### [What the exercise asks]
Render everything from the line containing "Is the point" down to the end of the records as a JSON list of strings, one string per line, leaving out blank lines.

### [Supplied records]

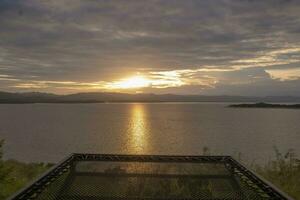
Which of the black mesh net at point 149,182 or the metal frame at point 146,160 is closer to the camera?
the metal frame at point 146,160

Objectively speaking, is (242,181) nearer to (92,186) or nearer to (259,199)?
(259,199)

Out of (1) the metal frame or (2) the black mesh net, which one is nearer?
(1) the metal frame

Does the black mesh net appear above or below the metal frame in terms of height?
below

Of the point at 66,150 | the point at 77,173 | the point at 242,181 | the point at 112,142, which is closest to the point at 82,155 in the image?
the point at 77,173

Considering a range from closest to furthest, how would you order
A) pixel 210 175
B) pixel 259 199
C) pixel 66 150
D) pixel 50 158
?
1. pixel 259 199
2. pixel 210 175
3. pixel 50 158
4. pixel 66 150

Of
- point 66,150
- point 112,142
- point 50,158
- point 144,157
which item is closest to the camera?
point 144,157

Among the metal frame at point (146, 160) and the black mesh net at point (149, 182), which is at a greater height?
the metal frame at point (146, 160)

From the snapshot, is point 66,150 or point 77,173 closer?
point 77,173

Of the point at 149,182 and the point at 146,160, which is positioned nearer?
the point at 149,182
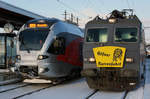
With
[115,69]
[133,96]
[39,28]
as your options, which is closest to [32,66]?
[39,28]

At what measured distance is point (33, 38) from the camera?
39.3 ft

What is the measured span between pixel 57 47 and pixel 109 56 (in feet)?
8.97

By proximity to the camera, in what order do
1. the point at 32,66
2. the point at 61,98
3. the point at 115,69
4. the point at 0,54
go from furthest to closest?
the point at 0,54, the point at 32,66, the point at 115,69, the point at 61,98

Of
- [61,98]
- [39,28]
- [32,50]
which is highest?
[39,28]

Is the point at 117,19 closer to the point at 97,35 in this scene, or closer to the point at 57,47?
the point at 97,35

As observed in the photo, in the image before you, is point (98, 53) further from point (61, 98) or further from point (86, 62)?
point (61, 98)

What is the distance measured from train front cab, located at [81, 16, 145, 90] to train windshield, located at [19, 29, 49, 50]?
203 cm

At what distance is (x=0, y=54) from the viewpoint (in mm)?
19250

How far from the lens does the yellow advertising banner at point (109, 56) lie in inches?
401

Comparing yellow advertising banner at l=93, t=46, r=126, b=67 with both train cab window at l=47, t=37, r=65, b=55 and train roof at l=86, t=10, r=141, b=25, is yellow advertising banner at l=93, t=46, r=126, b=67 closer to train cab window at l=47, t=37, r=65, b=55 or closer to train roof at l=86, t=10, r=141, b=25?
train roof at l=86, t=10, r=141, b=25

### [Solution to this exercise]
[
  "Is the point at 117,19 closer to the point at 97,35 in this scene, or closer to the point at 57,47?",
  "the point at 97,35",
  "As observed in the photo, in the image before you, is point (98, 53) further from point (61, 98) or further from point (86, 62)?",
  "point (61, 98)",
  "What is the distance measured from train front cab, located at [81, 16, 145, 90] to train windshield, located at [19, 29, 49, 50]?",
  "203 cm",
  "At what distance is (x=0, y=54) from the viewpoint (in mm)?",
  "19250",
  "How far from the lens does the yellow advertising banner at point (109, 56) lie in inches?",
  "401",
  "Comparing yellow advertising banner at l=93, t=46, r=126, b=67 with both train cab window at l=47, t=37, r=65, b=55 and train roof at l=86, t=10, r=141, b=25, is yellow advertising banner at l=93, t=46, r=126, b=67 closer to train cab window at l=47, t=37, r=65, b=55 or closer to train roof at l=86, t=10, r=141, b=25?",
  "train roof at l=86, t=10, r=141, b=25"
]